=== Estratto fornito ===

Quando una scadenza processuale è derogabile? E quando no?
Parlando con il proprio avvocato di fiducia, alle volte si sente dire che bisogna depositare un determinato atto entro un termineperentorio; altre volte, invece, si sente che il Giudice avrebbe dovuto fare la sentenza entro una determinata data, alla fine non rispettata. E ci si domanda sempre più spesso perché alcuni termini sono essenziali e, quindi, inderogabili e altri, viceversa, possono essere violati senza alcuna rilevante conseguenza.
In questo articolo, vedremo perché si parla di termini ordinatori e termini perentori, delineando così la differenza tra le due tipologie di scadenze.
Che cosa sono i termini processuali?
All’interno di un processo, sia esso civile, penale o amministrativo, le parti processuali, così come gli organi giudiziari, sottostanno a dei termini entro i quali (o oltre i quali) dover effettuare una determinata attività processuale.
Questi termini sono stabiliti dalla legge o, in mancanza, dal Giudice, anche a pena di decadenza, soltanto se la legge lo permette espressamente [1]. Pertanto, a seconda di chi stabilisce questi termini, possiamo avere:
un termine legale, se stabilito espressamente dalla legge,
un termine giudiziale, se deciso dal Giudice chiamato a sentenziare su una determinata controversia.
Una volta dinanzi ad un termine processuale, bisogna saper calcolare il suo decorso, così da non incorrere in errati conteggi e, conseguentemente, in irrecuperabili decadenze.
È così che la legge [2] ha stabilito alcune delle seguenti modalità di calcolo:
all’interno del termine, non si deve tener conto del giorno o (se un termine ad orario) dell’ora iniziale;
il calendario di riferimento deve essere quello comune e, cioè, il nostro calendario gregoriano;
i giorni festivi rientrano nel termine; tuttavia, se il giorno di scadenza ricade nel giorno festivo, allora il termine sarà prorogato automaticamente al giorno successivo, non festivo. Stesso discorso va fatto per il sabato: anche qui, la scadenza sarà prorogata fino a lunedì.

=== Dati forniti ===

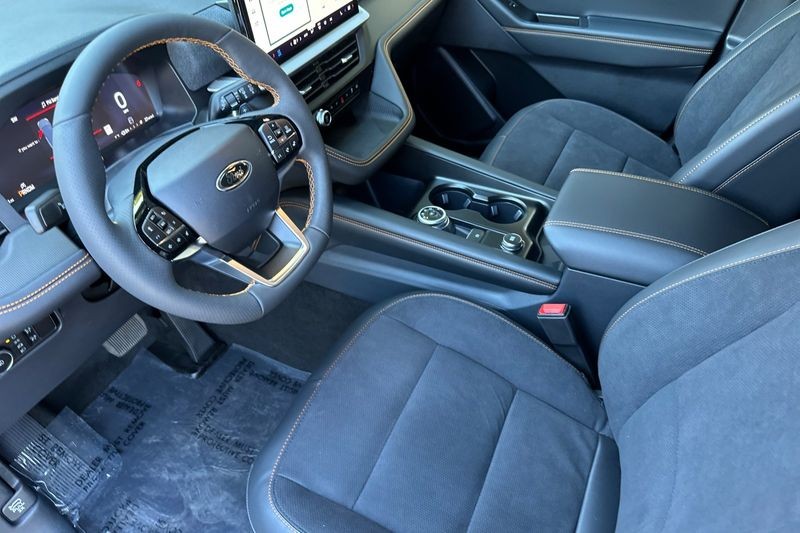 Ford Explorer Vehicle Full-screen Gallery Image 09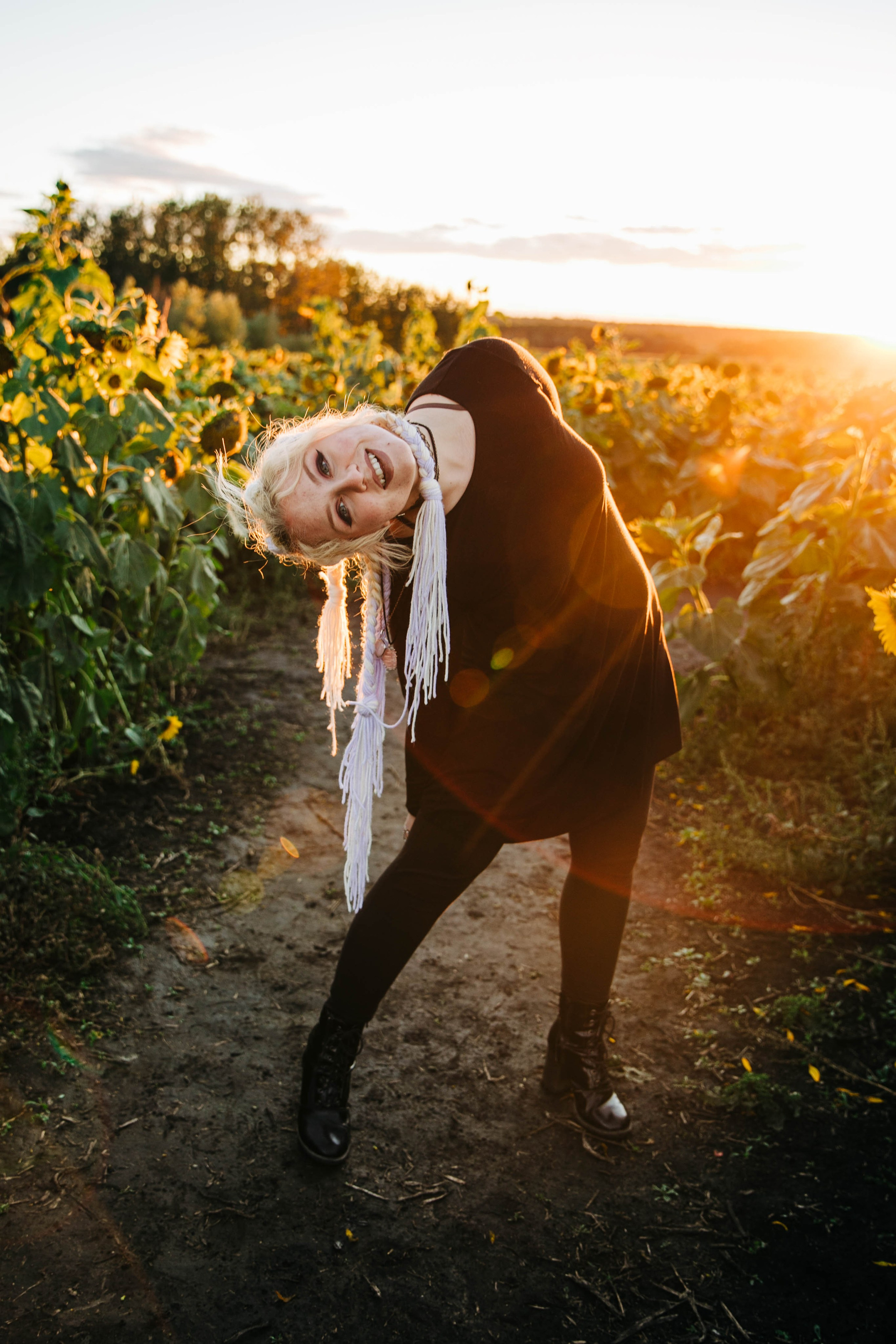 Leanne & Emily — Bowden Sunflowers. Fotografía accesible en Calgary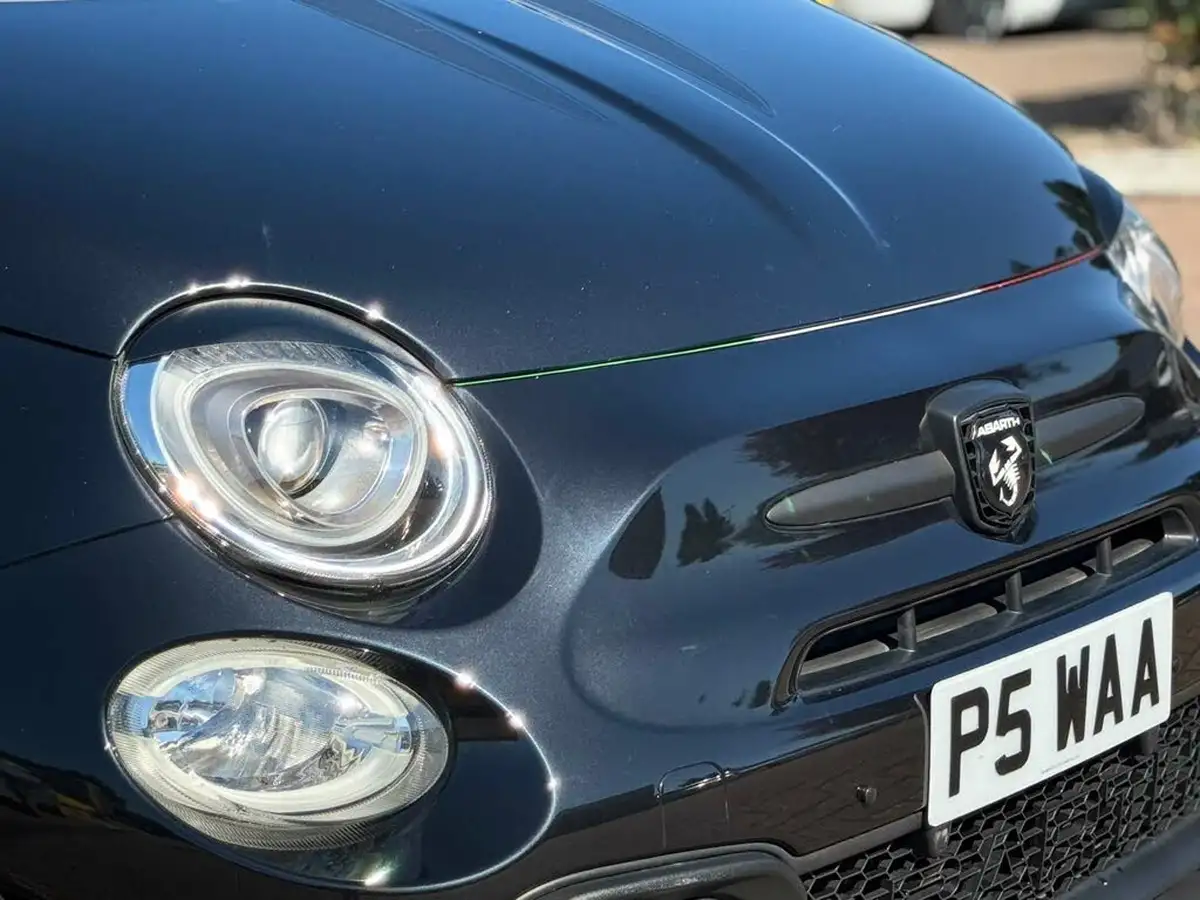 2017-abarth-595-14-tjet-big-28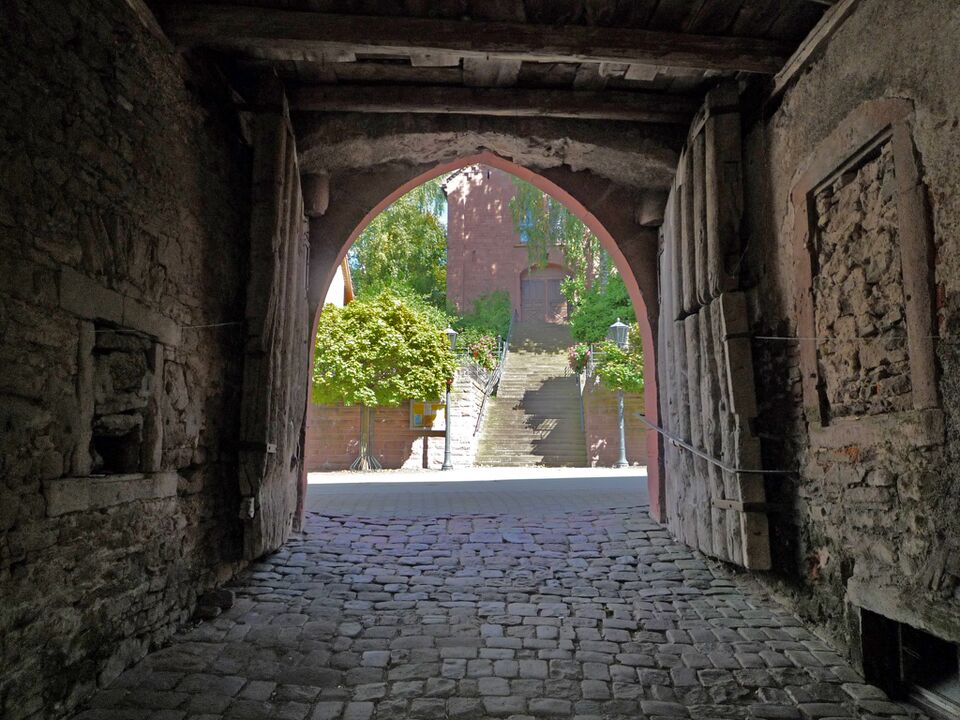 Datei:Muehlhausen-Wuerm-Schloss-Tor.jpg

===

Continua l'articolo sui termini processuali dopo l'ultima frase riportata.

## Risultato dell'esercizio:
Inoltre, la legge prevede una sospensione feriale di trenta giorni, decorrenti dal 1° agosto di ogni anno, all’interno dei quali il termine viene sospeso e riprende a decorrere a partire dal 1° settembre. Ovviamente questa sospensione non si applica indistintamente a tutti i procedimenti, essendo prevista un’eccezione per alcune materie che, per la loro natura cautelare, o di urgenza, non possono attendere il protrarsi di questo periodo.
Oltre a legali e giudiziari, i termini possono essere ordinatori o perentori.
Cosa significa termine ordinatorio?
Quando un termine è ordinatorio, il suo mancato rispetto non produce alcuna conseguenza giuridica per il soggetto che non l’ha rispettato, tranne nel caso in cui il Giudice, dopo una valutazione puramente discrezionale, decida che lo spirare dello stesso abbia maturato una situazione incompatibile con la natura dell’atto giudiziale per il quale il termine era stato previsto.
I termini che il legislatore prevede sono di regola tutti ordinatori [1].
Questi termini, una volta scaduti, possono essere prorogati dal Giudice, spostando così la scadenza in avanti; una volta scaduto anche il termine previsto dalla proroga, l’attività prevista e non compiuta non potrà più essere realizzata se divenuta incompatibile con la natura dei tempi originariamente previsti. Tuttavia, questa scadenza dovrà essere eccepita dalla parte avversaria, altrimenti la parte onerata a quell’attività potrà fare salva la propria decadenza compiendo l’attività processuale richiesta.
Qual è la funzione del termine ordinatorio?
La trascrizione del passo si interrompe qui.